I am not familiar with postgres, so keep that in mind.

> The users will have one U3 enabled USB thumb drive per licensed  
> client and the user application will be programmed to only run on  
> the serial numbered, unique thumb drive.

Cool!  I suppose users should keep up with those as they would keep  
close tabs on a badge.  But the drive might get stolen and the user  
might be a bad guy.

A password is like a security code that would go with a badge.   
(Maybe a future version could even have a duress password.)

> This is why I was asking about the security of the stand-alone rev  
> application. I intended to store one secret key in the application  
> in a custom property in base64encoded form. This key would unlock  
> the first step of authentication on the database login with  
> everything after that coming from within the database.

I wouldn't do that.

> It is true that the data can be encrypted on the storage medium  
> without me doing that in the client, but I thought that made the  
> transmission more vulnerable to penetration (even with SSL).

I'd put that effort into making SSL solid.

How about this:

(Make the network as secure as you want as an add-on and independent  
feature.  You can use ipSec or encryption hardware among certain  
classes of equipment.)

Set up the db to use SSL only.  Set up the db to take per-user  
passwords.  Keep a file (or property) with secret things in it (plus  
an MD5 digest).  When the user runs the app, the secret things are  
opened up and checked.  It is decrypted with the user password.  In  
that is the host and port, the db password or cert (for this user),  
the data encryption key (if you insist), and the root cert for  
confirming the db connection.  The cert is written to a file.  The  
connection is made and the password is used to connect to the db.   
You know connection was made with the real db.  Erase the cert file.   
Continue the session.  (The public cert doesn't have to be secret.)

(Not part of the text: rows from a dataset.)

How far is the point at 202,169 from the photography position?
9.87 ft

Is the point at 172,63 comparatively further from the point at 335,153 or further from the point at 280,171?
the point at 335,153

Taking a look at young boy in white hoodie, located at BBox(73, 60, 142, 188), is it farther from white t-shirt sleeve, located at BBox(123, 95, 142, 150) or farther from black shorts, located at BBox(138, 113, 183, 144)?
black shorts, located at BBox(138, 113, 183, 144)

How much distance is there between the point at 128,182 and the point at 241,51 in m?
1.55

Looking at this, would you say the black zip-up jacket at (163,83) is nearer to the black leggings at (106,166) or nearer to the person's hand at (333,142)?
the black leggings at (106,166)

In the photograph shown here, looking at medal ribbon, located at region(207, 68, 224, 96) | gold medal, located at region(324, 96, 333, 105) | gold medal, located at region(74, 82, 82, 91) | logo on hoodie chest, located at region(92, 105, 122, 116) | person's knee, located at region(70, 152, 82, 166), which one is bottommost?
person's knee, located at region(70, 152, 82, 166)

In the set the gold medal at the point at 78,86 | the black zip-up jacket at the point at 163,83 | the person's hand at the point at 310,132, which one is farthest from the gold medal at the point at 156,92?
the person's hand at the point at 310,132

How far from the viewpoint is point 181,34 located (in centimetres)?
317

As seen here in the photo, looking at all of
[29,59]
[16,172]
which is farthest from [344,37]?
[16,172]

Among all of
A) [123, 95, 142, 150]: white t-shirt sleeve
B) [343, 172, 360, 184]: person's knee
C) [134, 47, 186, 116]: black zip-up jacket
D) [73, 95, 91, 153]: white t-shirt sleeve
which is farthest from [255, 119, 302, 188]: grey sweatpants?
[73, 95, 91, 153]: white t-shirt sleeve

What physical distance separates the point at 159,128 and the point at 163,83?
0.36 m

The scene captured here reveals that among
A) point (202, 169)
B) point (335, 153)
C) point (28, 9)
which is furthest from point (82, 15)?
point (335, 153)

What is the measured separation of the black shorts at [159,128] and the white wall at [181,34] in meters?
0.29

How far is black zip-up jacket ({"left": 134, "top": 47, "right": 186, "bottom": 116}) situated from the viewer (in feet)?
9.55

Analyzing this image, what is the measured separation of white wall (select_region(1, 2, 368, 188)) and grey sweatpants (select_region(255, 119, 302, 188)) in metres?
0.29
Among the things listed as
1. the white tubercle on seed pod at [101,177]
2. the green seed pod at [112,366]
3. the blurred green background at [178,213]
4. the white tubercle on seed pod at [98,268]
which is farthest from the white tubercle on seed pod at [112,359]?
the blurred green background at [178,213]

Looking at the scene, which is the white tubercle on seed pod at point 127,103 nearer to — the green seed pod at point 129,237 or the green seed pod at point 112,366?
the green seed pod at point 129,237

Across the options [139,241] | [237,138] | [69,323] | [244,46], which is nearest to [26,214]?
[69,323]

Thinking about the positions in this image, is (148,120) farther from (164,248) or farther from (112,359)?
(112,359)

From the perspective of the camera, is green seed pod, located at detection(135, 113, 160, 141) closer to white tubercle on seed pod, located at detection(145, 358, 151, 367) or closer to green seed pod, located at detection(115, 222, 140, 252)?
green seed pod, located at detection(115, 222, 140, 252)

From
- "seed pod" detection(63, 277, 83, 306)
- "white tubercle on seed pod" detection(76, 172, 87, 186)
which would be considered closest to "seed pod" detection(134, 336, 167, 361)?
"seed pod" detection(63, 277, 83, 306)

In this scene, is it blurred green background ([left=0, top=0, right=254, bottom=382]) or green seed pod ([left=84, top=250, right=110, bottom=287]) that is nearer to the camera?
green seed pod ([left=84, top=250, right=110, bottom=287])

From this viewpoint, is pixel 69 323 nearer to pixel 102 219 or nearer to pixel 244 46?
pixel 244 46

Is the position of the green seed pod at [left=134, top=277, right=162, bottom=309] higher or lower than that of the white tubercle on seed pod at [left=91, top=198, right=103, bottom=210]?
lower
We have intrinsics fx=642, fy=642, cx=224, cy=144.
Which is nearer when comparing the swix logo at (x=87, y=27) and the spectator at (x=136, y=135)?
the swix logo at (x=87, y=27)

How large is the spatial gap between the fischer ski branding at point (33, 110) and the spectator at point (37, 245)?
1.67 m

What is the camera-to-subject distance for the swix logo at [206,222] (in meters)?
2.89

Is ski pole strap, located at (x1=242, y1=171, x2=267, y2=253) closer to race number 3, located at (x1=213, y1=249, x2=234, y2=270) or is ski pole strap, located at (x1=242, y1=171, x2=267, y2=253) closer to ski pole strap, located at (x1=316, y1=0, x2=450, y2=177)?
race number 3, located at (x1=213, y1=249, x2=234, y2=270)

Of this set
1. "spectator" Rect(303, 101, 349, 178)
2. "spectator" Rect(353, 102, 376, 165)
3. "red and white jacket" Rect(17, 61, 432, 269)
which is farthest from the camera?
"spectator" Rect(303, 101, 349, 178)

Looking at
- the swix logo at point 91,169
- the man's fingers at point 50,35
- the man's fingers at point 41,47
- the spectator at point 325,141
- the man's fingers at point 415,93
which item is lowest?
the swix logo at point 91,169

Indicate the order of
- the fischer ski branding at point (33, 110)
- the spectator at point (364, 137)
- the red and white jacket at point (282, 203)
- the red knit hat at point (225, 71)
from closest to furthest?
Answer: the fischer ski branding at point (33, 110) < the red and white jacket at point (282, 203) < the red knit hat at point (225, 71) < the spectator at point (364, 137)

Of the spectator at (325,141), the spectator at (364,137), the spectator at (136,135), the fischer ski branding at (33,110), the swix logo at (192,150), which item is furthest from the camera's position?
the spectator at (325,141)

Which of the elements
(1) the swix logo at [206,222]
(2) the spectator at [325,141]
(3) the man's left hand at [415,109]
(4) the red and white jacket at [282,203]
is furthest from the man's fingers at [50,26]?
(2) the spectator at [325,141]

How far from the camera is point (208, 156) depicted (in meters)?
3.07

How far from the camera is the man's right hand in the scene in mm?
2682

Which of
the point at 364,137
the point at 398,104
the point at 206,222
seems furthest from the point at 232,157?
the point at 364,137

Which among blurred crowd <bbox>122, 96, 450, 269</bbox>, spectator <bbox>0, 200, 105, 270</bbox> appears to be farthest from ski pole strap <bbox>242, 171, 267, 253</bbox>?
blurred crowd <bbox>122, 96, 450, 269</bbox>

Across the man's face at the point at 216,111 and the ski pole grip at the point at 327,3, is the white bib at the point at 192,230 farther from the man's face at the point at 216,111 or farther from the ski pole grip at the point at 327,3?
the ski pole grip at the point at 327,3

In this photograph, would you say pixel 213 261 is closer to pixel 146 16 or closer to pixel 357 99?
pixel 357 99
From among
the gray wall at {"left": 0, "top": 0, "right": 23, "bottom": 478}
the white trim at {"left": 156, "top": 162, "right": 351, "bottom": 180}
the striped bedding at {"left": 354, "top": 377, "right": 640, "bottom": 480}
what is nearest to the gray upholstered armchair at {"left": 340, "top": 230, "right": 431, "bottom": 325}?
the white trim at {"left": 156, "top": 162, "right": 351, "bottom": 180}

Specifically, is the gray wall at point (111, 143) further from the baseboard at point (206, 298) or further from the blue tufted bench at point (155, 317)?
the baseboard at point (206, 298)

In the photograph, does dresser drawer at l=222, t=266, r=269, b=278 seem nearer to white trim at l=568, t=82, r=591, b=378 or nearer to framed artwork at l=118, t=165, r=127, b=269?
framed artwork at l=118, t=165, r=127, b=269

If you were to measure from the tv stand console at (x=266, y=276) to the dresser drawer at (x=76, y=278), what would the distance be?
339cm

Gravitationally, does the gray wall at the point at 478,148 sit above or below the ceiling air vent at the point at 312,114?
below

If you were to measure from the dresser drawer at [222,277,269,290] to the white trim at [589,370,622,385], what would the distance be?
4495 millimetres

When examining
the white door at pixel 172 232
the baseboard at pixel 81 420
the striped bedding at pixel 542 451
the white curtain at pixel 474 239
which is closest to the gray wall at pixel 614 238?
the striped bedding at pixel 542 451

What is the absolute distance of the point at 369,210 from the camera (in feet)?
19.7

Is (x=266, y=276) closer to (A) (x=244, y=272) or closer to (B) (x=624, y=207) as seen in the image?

The db probably has lots of data consistency and data constraint  
features that you lose with encryption.

(IIRC, in Rev the host name used in making the SSL link must be the  
same as the one in the db cert.)

Now if you use the Rev db interface or some external to connect to  
the db, then the above suggestion would have to be adjusted (or  
thrown out) as needed.  Others can advise here better than I.